The penultimate section of the Mandelstam elegy is subtitled with the poem's overall title, 'Musica Humana" and it departs from the figures Osip and Nadezhda to tell the story of another Osip, nicknamed Ovid, who himself tells a story. It's a sort of ghost story about a girl who gives up " all her remaining life" in order to save a neighbor's. He lives; she dies. But the survivor's life is cripplingly haunted by a "distant music": he hears her wedding bells, her child's first cry, all the sounds of her unlived life. He wishes he were dead, and he mourns her losses to the exclusion of whatever else his life might have been meant to hold. Ovid-Osip's insistence on the ghostly story suggests that while the poet-speaker has idolized Mandelstam, it's also true that hearing the dead, and being accountable to them, to music unheard by other ears, can be a curse. If Kaminsky believes in metamorphosis, a transubstantiation of Words and the Imagined into Bodies, into Action, he knows this process to be fraught with pain and danger. Danger, presumably, to oneself.

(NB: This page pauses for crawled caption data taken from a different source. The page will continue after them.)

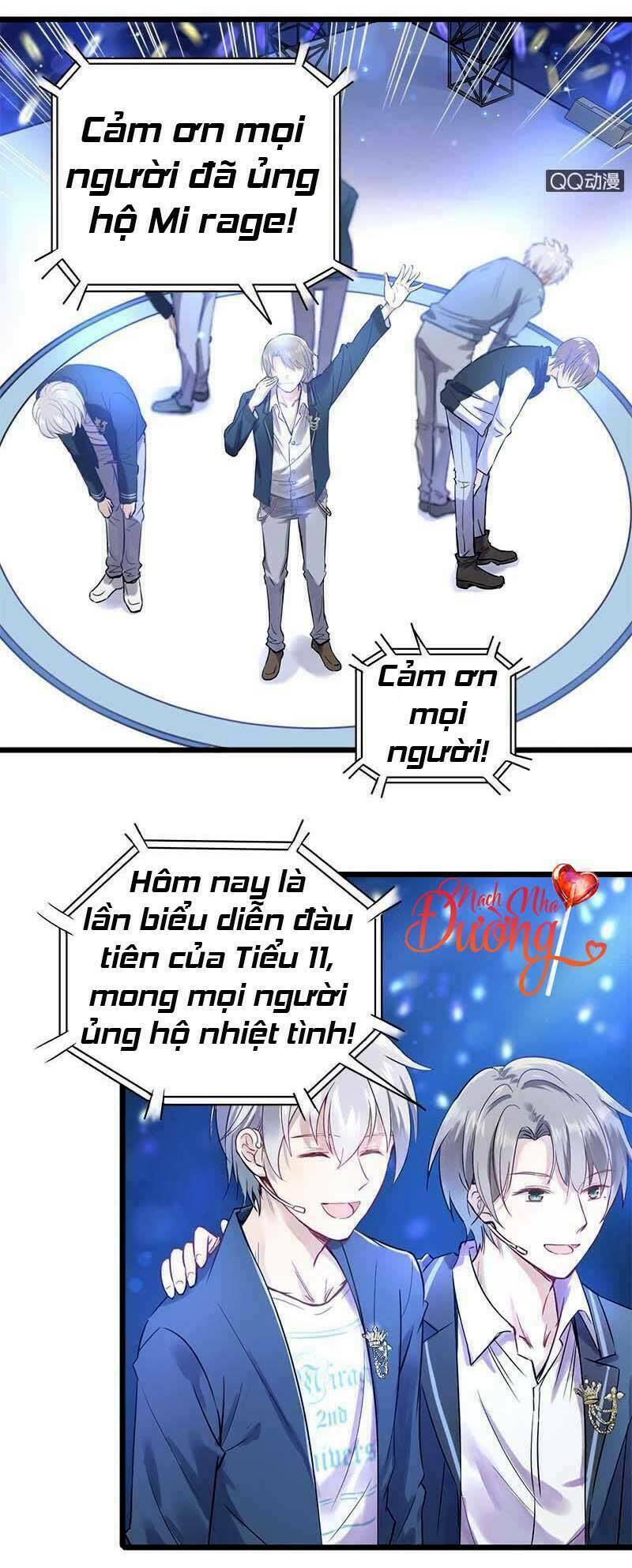 Fanboy Tuyệt Vời Ở Đâu? Chương 1 Ảnh 4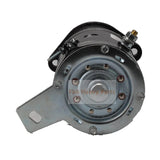 Motor de arranque 6V 9T 46-29 MZ4113 80-3322 compatible con Jeep & Lt Trk Modelos antiguos Todos los motores Willys 2.2l (134) L4 1941-1952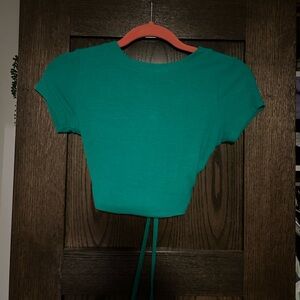 AS REVIVAL open back top
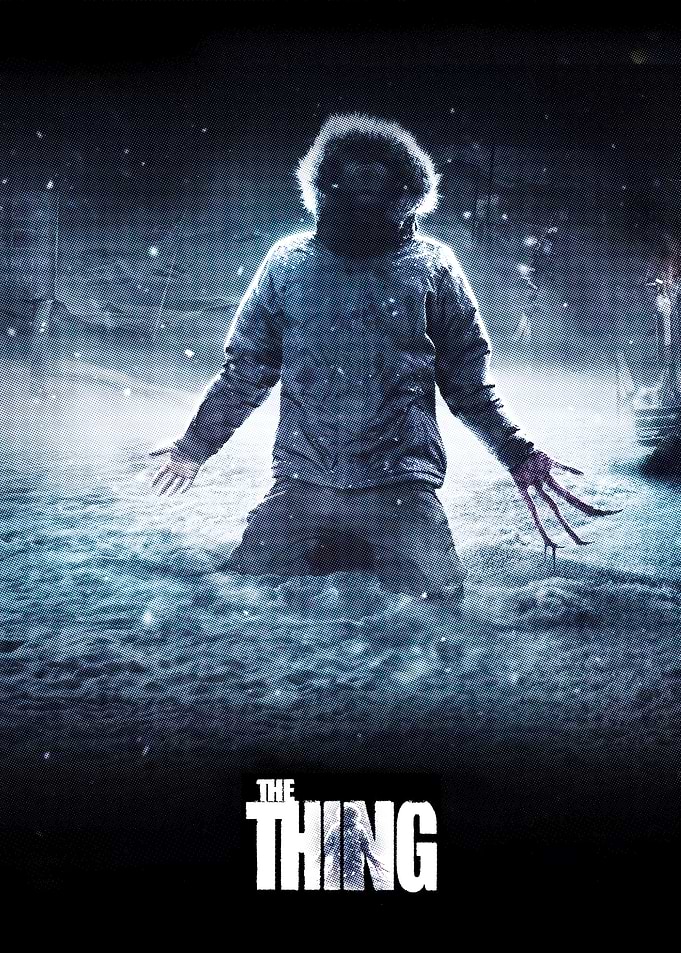 The Thing Movie Poster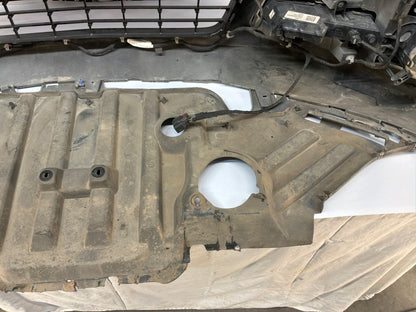 2014 Chevrolet SS Sedan Complete Front Bumper Cover Fascia OEM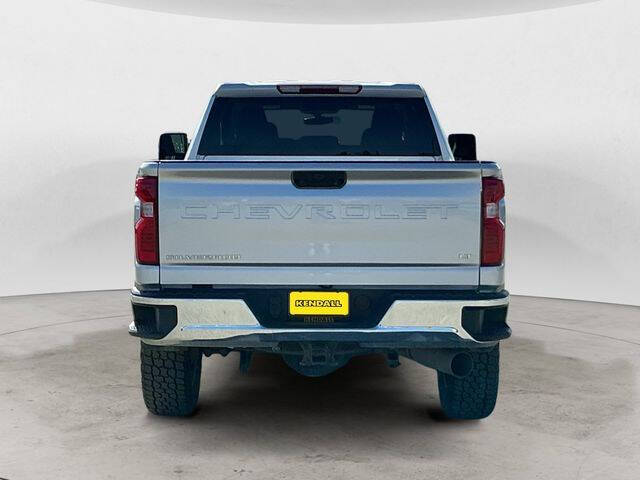 2023 Chevrolet Silverado 2500HD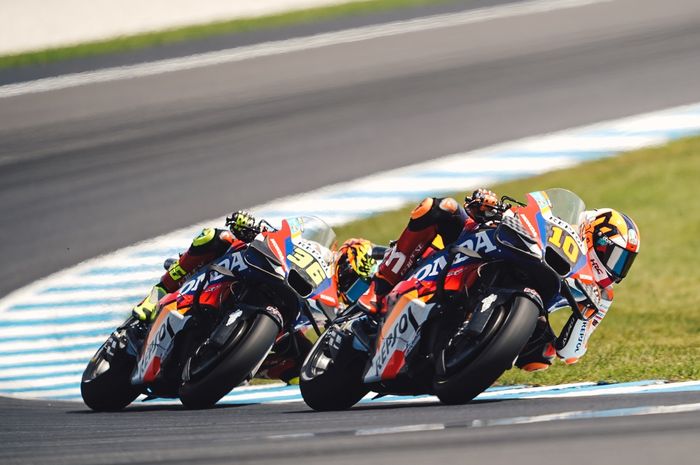 Repsol pergi, Castrol datang ke Honda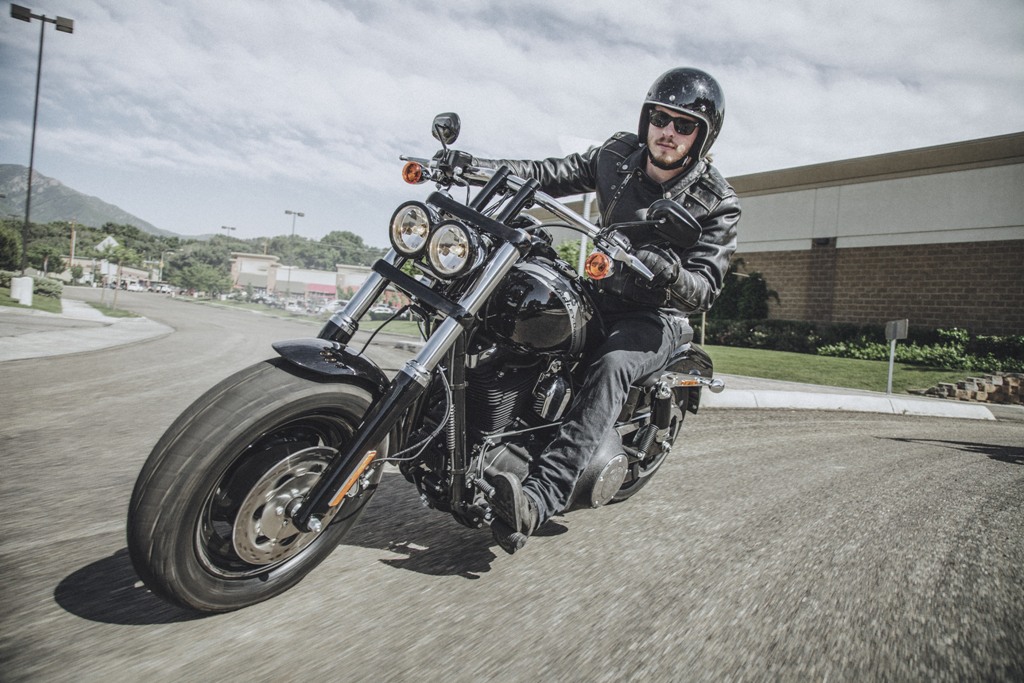 HARLEY-DAVIDSON DO BRASIL INTRODUZ O CONCEITO DARK CUSTOM™ COM FOCO NO PÚBLICO JOVEM, foto 1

"Musica Humana" ends with a toast, a raising of the glass to the poets, which serves, I think, as a promise to risk that endangerment. I quote the poem in full:

A Toast

If you will it, it is no dream.
        —Theodore Herzl

October: grapes hung like the fists of a girl
gassed in her prayer. Memory,
I whisper, stay awake.

In my veins
long syllables tighten their ropes, rains come
right out of the eighteenth century
Yiddish or a darker language in which imagination
is the only word.

Imagination! A young girl dancing the polka,
unafraid, betrayed by the Lord's death
(or his hiding under the bed when the Messiah
was postponed).

In my country, evenings bring the rain water, turning
poplars bronze in a light that sparkles on these pages
where I, my fathers,
unable to describe your dreams, drink
my silence from a cup.

All of Kaminsky's obsessions seem to be at swim, and at stake, in this poem. His country, we know, is the Imagination: he has made that claim. Kaminsky is a poet of tremendous will, whose vantage point is unlike any that we know. Dancing in Odessa—"I was born," he writes, "in a city named after Odysseus"—is a book in which he travels among the bronze poplars, pushing as hard as he can toward the surprising, the historical, the rain-enhanced light under which a page may indeed be able to sparkle.